Page extract:
=-=-=-=-=
As we now know, the counter-revolution had an extremely anti-democratic and potentially catastrophic side-effect. President Trump and his more virulent supporters attempted a coup d'état. They came very close to pulling it off. No president in American history had every tried to overthrow the government. Even though the reactionaries failed that time, they may not fail the next time their candidate loses an election and refuses to concede.

And so, we have to put the schism and the actions of the courts in the broader context of contemporary American life. The American people are now engaged in an escalating culture war. It will determine whether the nation continues on in its democratic revolution and becomes more and more a well-functioning pluralistic society of freedom and equality for all or whether the nation reverts to its pre-democratic revolution past and secures power for the white man. The first path will be majoritarian, the second minoritarian. The first would be democratic, the second fascist.

Will the United States Constitution survive this culture war? I suspect it will. It survived a cataclysmic civil war, after all. However, I also believe we are in for a far harder struggle to keep it that I had imagined a few years ago. 

No one has had a harder struggle for democracy that the French. In 1793, they declared a democratic republic, the first in modern western civilization. They granted universal manhood suffrage and proclaimed an egalitarian society and government. So, in just four years they went from absolute monarchy to a democratic republic. However, the ideal was not realized anytime soon. In the years to come, France went through two emperors, two kings, three bloody revolutions, numerous foreign wars, to wind up eighty years later where they had started in 1793, a democratic republic, where they are today.

I do not think we will have that kind of instability. We have had a relatively successful constitutional government for over two hundred years. However, I do think we are in for a good deal of strife while the counter-revolution runs its course.

I do think, too, this helps us understand why there was a schism in SC and why the courts have acted as they have. Everything has to be put in context to understand its meaning.

This is my take on what is happening now. What's yours?

Monday, June 27, 2022




TWO REPLIES TO TEC LAWYERS' RETURN



There have been two replies to the TEC lawyers' Return.

1-

One of the seven parishes with open petitions for rehearing before the South Carolina Supreme Court filed a reply to the Episcopal lawyers' Return of June 20. Attorneys for Holy Comforter, in Sumter, submitted to the SCSC today, "Reply of Church of the Holy Comforter."

In the six-page paper, the attorneys argued that 1-Holy Comforter acceded to the Episcopal Church and the diocese in 1968, years before the Dennis Canon appeared (1979). 2-the parish did not accede to the Dennis Canon after 1979, and had no intent to create a trust for the national church. 3-the All Saints decision (2009) set the standard for creating a trust. 

The lawyers for the Episcopal side had argued in their Return of June 20 that all of the seven parishes in question had affirmed their accession to or adoption of the Dennis Canon after its creation in 1979. 

As for the standard of the All Saints decision, that was set aside by the SC Supreme Court in its Aug. 2, 2017 opinion. Four of the five justices agreed that All Saints was not relevant to the present case. At any rate, the SCSC ruled in favor of the local parish of All Saints, Pawleys Island, in 2009, because the diocese had granted a quit claim deed to the parish in 1903 and thereby relinquished any claim it might have had in a trust. No such argument is being made now---that the parishes had gained quit claim deeds before the Dennis Canon appeared.
=-=-=-=-=
Available data:

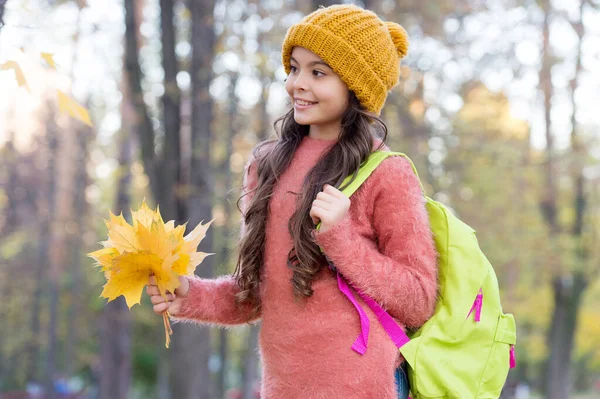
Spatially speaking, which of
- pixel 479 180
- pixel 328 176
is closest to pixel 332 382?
=-=-=-=-=
Exercise directions: According to the page extract above, in what year did Holy Comforter accede to the Episcopal Church and the diocese?

Exercise output: In 1968.